Step three: batch your CFG

Classifier-free guidance runs the model twice per step, once conditional and once unconditional. Most reference implementations call the UNet twice sequentially. Do not do this.

Concatenate the two prompts into one batch of 2, run one forward pass, split the output. On batch 1 this nearly halves your per-step latency because you were leaving the GPU idle anyway. The memory cost is negligible at typical inference resolutions.

This is a 3-line change and somehow lives in maybe 60% of the codebases I review.

Step four, only now: think about steps

After the above, a 50-step SDXL sample on H100 is in the 1.2-1.5 second range. If your product needs sub-second, then yes, look at LCM, Hyper-SD, or DMD2. But evaluate quality on your own data, not on the curated examples in the paper. Distilled models lose the most quality on the long tail of prompts your users actually send, particularly text rendering and fine compositional structure.
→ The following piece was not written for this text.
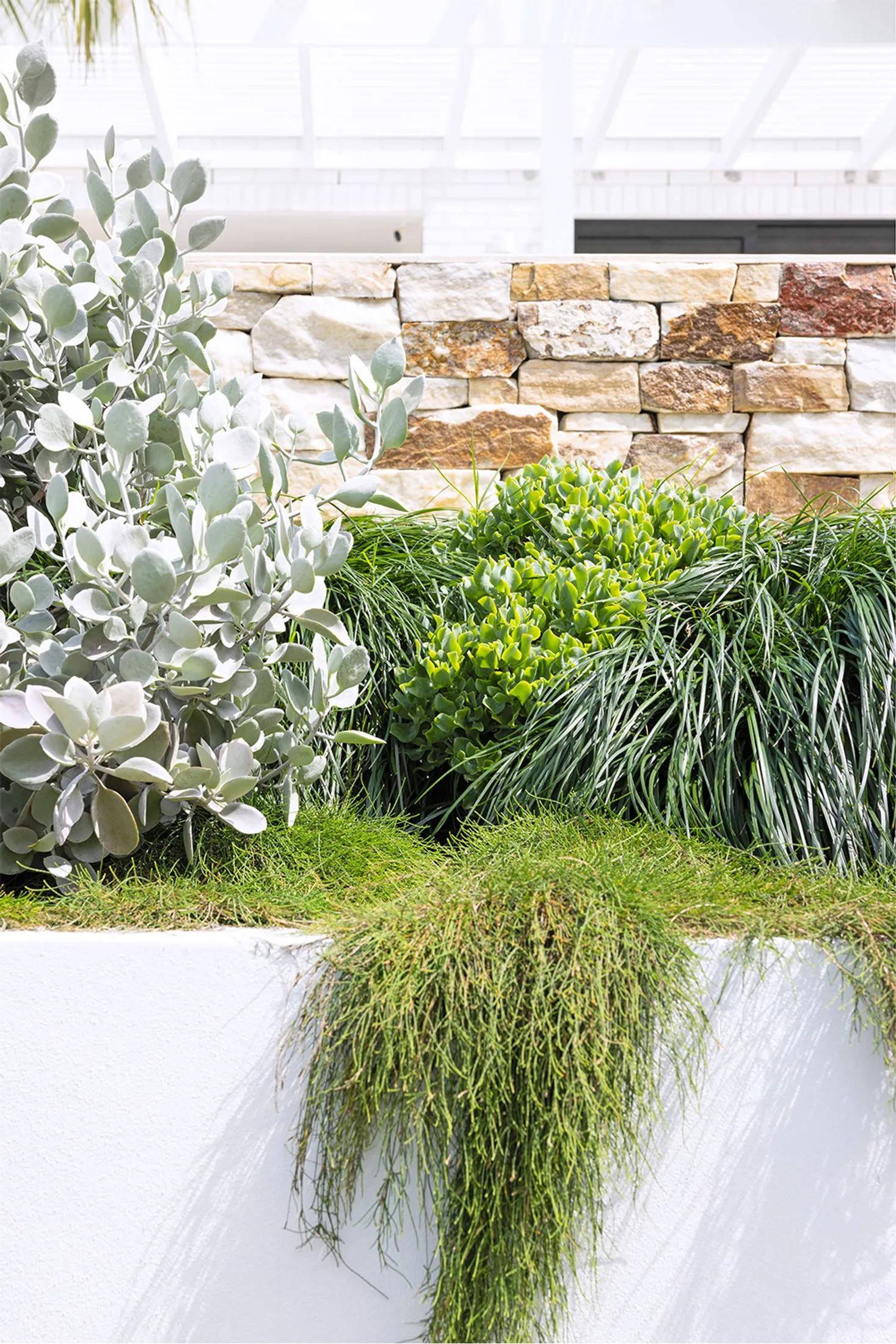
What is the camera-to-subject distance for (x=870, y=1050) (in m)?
1.54

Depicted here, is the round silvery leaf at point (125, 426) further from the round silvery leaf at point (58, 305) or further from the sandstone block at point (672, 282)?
the sandstone block at point (672, 282)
Trade-offs and limitations

CUDA graphs hate dynamic shapes. If your service accepts arbitrary aspect ratios you will recompile constantly. Either bucket aspect ratios into a small set of fixed shapes, or accept the warmup cost on cold paths.

reduce-overhead mode increases memory usage because it pins workspace buffers. On a 24GB consumer card this can push you over the edge with larger models. Profile before deploying.

FlashAttention-3 requires building from source against a specific CUDA version. If your deployment runs across mixed GPU generations, the version matrix becomes painful. Pick one backend per deployment target.

And the obvious one: none of this fixes a slow VAE decode. If you are generating at 2K, the VAE can dominate. Tiled VAE decoding or a distilled decoder like TAESD is a separate fight.